Der Grundstein für die Taucheruhrenhistorie der Marke


Seikos Produktbreite umfasst neben klassischen Zeitmessern und Funkuhren auch diverse sportliche Modelle wie beispielsweise Taucheruhren. In diesem Metier sticht die Kollektion Prospex SEA Automatic Diver’s mit einer Reminiszenz an die Ursprungstage Seikos und der Unterwasserabenteuer heraus.

 

Vor über 50 Jahren erschien eine Uhr, die die Geschicke Seikos im Bereich der Taucheruhren nachhaltig prägen sollte: Die Automatic Diver’s war 1968 die erste Taucheruhr der Manufaktur mit einem Schnellschwingkaliber. Nur drei Jahre nach dem ersten Gehversuch unter Wasser überhaupt erschuf Seiko damit gleich einen Klassiker. Die Uhr war mit einer Wasserdichtheit von bis zu 300 Metern und einem präzisen Automatikkaliber mit 10 Halbschwingungen pro Sekunde der Startschuss für die stetige Expansion Seikos im Segment der Dive Watches. Zudem zeichnete sich die Urversion der Automatic Diver’s auch durch ein einteiliges Gehäuse sowie eine verschraubte Krone und eine einseitig drehbare Lünette aus.

Viele Details von damals finden sich auch in den aktuellen Modellen wieder, die Seiko in der jüngeren Vergangenheit neu aufgelegt hat. Ein direkt herausstechendes Merkmal ist die andersartige Gestaltung der Indizes bei 6, 9 und 12 Uhr, die gemeinsam mit dem bei 3 Uhr beheimateten Datumsfenster vor allem eben das sein sollen: anders. Denn der Zweck dahinter, diese Indizes in länglicher Form und die zwischendrin platzierten Markierungen (etwa bei 1, 2 oder 4 Uhr) im Gegensatz dazu rund zu gestalten, soll die Ablesbarkeit des Zifferblatts deutlich erhöhen und damit die Handhabung bei den Unterwasserabenteuern erleichtern.
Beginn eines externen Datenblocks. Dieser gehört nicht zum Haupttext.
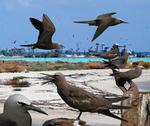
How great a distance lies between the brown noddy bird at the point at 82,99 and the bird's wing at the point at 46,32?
47 centimetres

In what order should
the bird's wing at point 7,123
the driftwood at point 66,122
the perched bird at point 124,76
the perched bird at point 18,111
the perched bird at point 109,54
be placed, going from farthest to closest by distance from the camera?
the perched bird at point 124,76 → the perched bird at point 109,54 → the driftwood at point 66,122 → the bird's wing at point 7,123 → the perched bird at point 18,111

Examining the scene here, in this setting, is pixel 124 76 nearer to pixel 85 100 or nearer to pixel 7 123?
pixel 85 100

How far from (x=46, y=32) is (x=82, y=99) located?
3.22 ft

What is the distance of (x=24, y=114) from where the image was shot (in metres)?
4.77

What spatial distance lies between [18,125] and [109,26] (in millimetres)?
1264

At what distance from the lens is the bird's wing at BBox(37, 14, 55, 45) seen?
16.1 ft

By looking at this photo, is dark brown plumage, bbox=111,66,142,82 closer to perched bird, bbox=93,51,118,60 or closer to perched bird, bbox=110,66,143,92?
perched bird, bbox=110,66,143,92

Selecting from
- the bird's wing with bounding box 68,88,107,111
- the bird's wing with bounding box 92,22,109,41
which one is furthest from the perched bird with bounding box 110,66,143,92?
the bird's wing with bounding box 92,22,109,41

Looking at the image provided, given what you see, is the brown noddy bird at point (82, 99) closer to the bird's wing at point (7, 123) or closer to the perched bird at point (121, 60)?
the bird's wing at point (7, 123)

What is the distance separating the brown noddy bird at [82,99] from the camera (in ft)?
17.7

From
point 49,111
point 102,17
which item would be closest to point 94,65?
point 49,111

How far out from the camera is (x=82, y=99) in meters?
5.55

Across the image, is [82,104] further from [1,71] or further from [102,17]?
[1,71]

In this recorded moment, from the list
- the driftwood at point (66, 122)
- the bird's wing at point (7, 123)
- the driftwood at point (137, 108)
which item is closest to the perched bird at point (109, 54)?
the driftwood at point (137, 108)
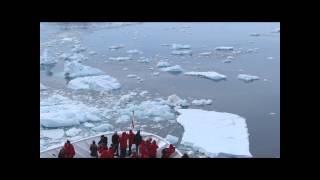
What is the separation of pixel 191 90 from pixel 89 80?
101cm

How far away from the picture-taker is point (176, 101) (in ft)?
18.7

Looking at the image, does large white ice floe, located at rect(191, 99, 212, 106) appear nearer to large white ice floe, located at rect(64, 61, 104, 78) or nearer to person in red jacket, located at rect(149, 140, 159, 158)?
person in red jacket, located at rect(149, 140, 159, 158)

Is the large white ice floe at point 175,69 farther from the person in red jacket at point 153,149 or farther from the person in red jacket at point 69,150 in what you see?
the person in red jacket at point 69,150

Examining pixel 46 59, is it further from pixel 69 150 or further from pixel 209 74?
pixel 209 74

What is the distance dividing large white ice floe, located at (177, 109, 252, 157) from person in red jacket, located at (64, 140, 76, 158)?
1062mm

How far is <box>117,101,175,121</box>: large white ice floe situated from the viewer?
564cm

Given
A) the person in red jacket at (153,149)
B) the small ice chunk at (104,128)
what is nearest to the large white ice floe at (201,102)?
the person in red jacket at (153,149)

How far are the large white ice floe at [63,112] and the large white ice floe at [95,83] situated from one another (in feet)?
0.69

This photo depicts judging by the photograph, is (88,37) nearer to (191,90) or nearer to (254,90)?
(191,90)

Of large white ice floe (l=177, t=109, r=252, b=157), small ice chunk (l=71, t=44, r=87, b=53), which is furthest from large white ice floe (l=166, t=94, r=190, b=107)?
small ice chunk (l=71, t=44, r=87, b=53)
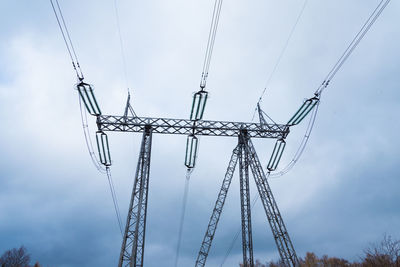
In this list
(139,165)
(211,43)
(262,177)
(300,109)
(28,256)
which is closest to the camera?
(211,43)

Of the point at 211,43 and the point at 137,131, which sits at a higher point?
the point at 137,131

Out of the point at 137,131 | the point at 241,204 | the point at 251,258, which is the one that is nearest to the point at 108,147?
the point at 137,131

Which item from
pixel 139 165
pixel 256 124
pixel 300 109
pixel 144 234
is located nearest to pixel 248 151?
pixel 256 124

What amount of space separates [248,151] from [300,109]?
19.5ft

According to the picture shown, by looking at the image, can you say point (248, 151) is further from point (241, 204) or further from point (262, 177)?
point (241, 204)

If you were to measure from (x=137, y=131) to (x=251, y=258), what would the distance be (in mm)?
16299

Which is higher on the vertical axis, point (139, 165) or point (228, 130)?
A: point (228, 130)

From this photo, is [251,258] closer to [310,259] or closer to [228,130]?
[228,130]

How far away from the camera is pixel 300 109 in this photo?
1745 centimetres

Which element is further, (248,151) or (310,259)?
(310,259)

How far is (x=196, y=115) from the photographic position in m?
17.5

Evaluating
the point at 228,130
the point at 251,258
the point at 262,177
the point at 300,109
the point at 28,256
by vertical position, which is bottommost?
the point at 251,258

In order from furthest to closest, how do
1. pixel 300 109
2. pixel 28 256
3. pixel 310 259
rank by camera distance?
pixel 310 259, pixel 28 256, pixel 300 109

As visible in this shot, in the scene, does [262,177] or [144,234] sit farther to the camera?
[262,177]
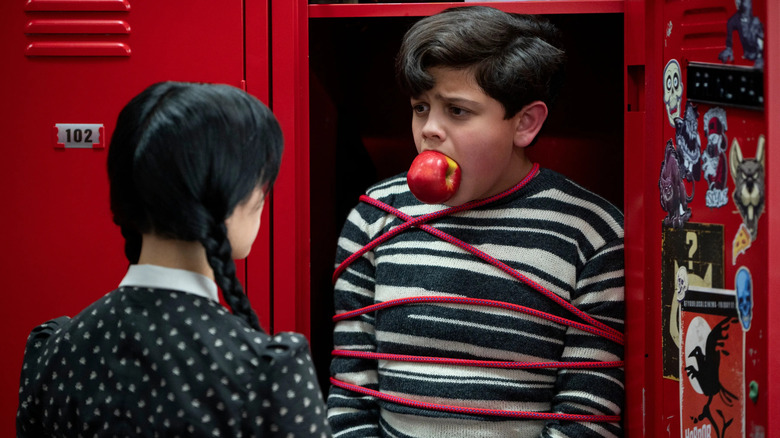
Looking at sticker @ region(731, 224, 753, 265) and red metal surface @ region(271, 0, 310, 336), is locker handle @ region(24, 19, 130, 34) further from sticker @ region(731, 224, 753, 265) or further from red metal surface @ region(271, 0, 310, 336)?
sticker @ region(731, 224, 753, 265)

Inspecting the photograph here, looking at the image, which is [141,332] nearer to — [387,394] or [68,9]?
[387,394]

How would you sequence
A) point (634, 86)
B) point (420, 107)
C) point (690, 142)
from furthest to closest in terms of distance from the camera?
point (420, 107) → point (634, 86) → point (690, 142)

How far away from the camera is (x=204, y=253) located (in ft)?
2.85

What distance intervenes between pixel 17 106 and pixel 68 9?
0.64 feet

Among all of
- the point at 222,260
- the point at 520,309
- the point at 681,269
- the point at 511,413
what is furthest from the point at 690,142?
the point at 222,260

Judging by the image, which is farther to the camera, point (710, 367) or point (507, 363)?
point (507, 363)

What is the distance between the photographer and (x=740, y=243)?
0.93 meters

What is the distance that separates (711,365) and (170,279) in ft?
2.21

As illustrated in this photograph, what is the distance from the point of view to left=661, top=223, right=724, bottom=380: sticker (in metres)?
1.00

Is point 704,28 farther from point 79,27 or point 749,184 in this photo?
point 79,27

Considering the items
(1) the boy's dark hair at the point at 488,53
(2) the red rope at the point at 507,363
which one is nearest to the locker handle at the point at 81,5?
(1) the boy's dark hair at the point at 488,53

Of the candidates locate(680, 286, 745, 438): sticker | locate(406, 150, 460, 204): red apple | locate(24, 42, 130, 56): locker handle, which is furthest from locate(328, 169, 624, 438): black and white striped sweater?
locate(24, 42, 130, 56): locker handle

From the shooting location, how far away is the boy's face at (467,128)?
4.25 ft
In Kombination mit der Taucherlünette ergibt sich eine zuverlässige Uhr, die den Träger oder die Trägerin wahrlich „durch die Herausforderungen der Tiefe führt“, wie es Seiko selbst treffend formuliert.

 

 


Verschiedene Ausführungen für jeden Anspruch

Natürlich ist nicht alles gleich geblieben. Der Vintage-Charme wurde geschickt mit technischen Innovationen und feinen Designänderungen verknüpft. So sind bei vielen neuen Modellen die Zeiger spitzer zulaufend und damit optisch schlanker. Die Dreizeigeruhren für Herren sind in diversen Ausführungen verfügbar, die sich preislich mehr oder weniger im Bereich um die 1000 Euro bewegen und oftmals gar darunter liegen. Die Taucheruhren mit sehr gutem Preis-Leistungs-Verhältnis sind überwiegend bis 20 bar wasserdicht und bieten je nach verbautem Uhrwerk eine Gangreserve von 41 oder 70 Stunden.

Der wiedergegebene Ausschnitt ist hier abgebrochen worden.